Making an Impact in Higher Education Equity

By Lorenzo L. Esters

Vice President, Philanthropy, Strada Education Network

Addressing equity gaps in postsecondary education will help more students thrive in college, complete their degrees, and find fulfilling careers. At Strada Education NetworkSM, we call that Completion With a Purpose®.

And it’s at the core of all that we do.

That’s why we are excited to be a part of Committing to Equity and Inclusive Excellence: Campus-Based Strategies for Student Success — and the outcomes the project is yielding.

Since 2015 Strada Education has been proud to partner with the Association of American Colleges and Universities (AAC&U) — in collaboration with the Center for Urban Education at the University of Southern California — on this important project. With additional assistance from Great Lakes Higher Education Corp. & Affiliates, a cohort of 13 diverse institutions has worked toward improving success for all students. They have placed special focus in their commitment to equity and excellence on low-income, first-generation, adult and minority students.

And Committing to Equity and Inclusive Excellence already is making an impact. The project is:

  • Increasing student access to and participation in high-impact practices
  • Narrowing achievement gaps
  • Engaging faculty in professional development on active learning strategies
  • Infusing into curricula the 21st century skills that put students on a path to success in college and career

Focusing on data, faculty

During AAC&U’s recent annual meeting, I had the pleasure of participating in a panel discussion about the Committing to Equity and Inclusive Excellence project. Among the other participants were officials from California State University, Northridge (CSUN); Lansing Community College; and Wilbur Wright College — three of the schools involved in the project.
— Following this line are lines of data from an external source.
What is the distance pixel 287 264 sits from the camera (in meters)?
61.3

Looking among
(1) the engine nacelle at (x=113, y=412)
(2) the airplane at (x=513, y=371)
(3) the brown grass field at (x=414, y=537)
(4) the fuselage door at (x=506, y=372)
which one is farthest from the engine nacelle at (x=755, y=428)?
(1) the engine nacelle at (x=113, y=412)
Disaggregating student achievement data to uncover equity gaps, and involving faculty in efforts to close those gaps were key to these three schools’ success. CSUN, for example, provided its faculty with dashboards displaying data on equity gaps. Lansing Community College conducted a faculty institute about creating authentic and meaningful relationships and engagement with students.

Tia McNair, Vice President in AAC&U’s Office of Diversity, Equity and Student Success, discusses the Committing to Equity & Inclusive Excellence project during the AAC&U annual meeting

Other institutions in the project have reported efforts such as providing support specifically for faculty teaching high-gap courses and developing partnerships with academic and staff departments to assist in transitioning transfer students to the university.

But as Wilbur Wright College President David Potash said, regardless of approaches taken to resolve equity gaps, successful efforts must begin with an institution’s conscious decision to be more equitable.

“Many of our practices and policies at institutions of higher learning — intentionally or unintentionally — work against equity. That’s one of the real challenges, and our systems are not designed to incentivize a focus on equity. There are usually no incentives, no rewards, and no increased support for doing equity work,” Dr. Potash told me. “If an institution wants to do something about it, one has to be deliberate and intentional.”

Achieving results

The 13 schools in the Committing to Equity and Inclusive Excellence project have taken significant strides — from their beginning understanding of why equity matters, to creating internal systems and structures to ask and answer difficult questions about student success and equity. Take a look at just some of the results achieved so far:

  • Anne Arundel Community College: For the course Traditional Intermediate Algebra, a gateway course, the institution increased the African-American pass rate by 8 percentage points, and the Hispanic pass rate by 4 percentage points. In the course Accelerated Intermediate Algebra, the Hispanic pass rate has increased by 7 percentage points, and the white student pass rate has increased by 6 percentage points. All of these improvements have happened in just one academic year.
  • Governors State University: At this predominately minority serving institution, 73 percent of faculty who have participated in workshops on equity-minded practices report that they plan to adopt those practices in their classrooms.
  • North Carolina A&T State University: At this Historically Black College or University, the gap in first-year retention rates between males and females decreased by 4 percentage points in one year.
  • Florida International University: At this Hispanic Serving Institution, the 15 gateway courses in Arts & Sciences — which have a combined enrollment of nearly 30,000 each academic year — have experienced improvement in passing rates for the last three years. The result has been an additional 4,600 successful course completions.

These successes are not happening by accident. They are happening because the 13 institutions involved in this effort are being intentional in their efforts to address the issue of equity in postsecondary education.

The average college student today comes from a diverse background, often returns to postsecondary education after working, or may be a first-generation student. These institutions have learned lessons about the importance of committing to practices that lead to sustainable change in equity and excellence for all of today’s students. They will share the full results of their work so far in an AAC&U report, “A Vision for Equity,” which will be released in March at the 2018 Diversity, Equity, and Inclusive Democracy: The Inconvenient Truths conference.

I commend the project leadership of Tia McNair of AAC&U and Lindsey Malcom-Piqueux and Estela Mara Bensimon of USC. But most importantly, I commend our institutional partners for the progress they are making in closing equity gaps through this project.

We at Strada Education are confident that the early outcomes the institutions have achieved have set the stage for even greater student success going forward, particularly for low-income students and students of color.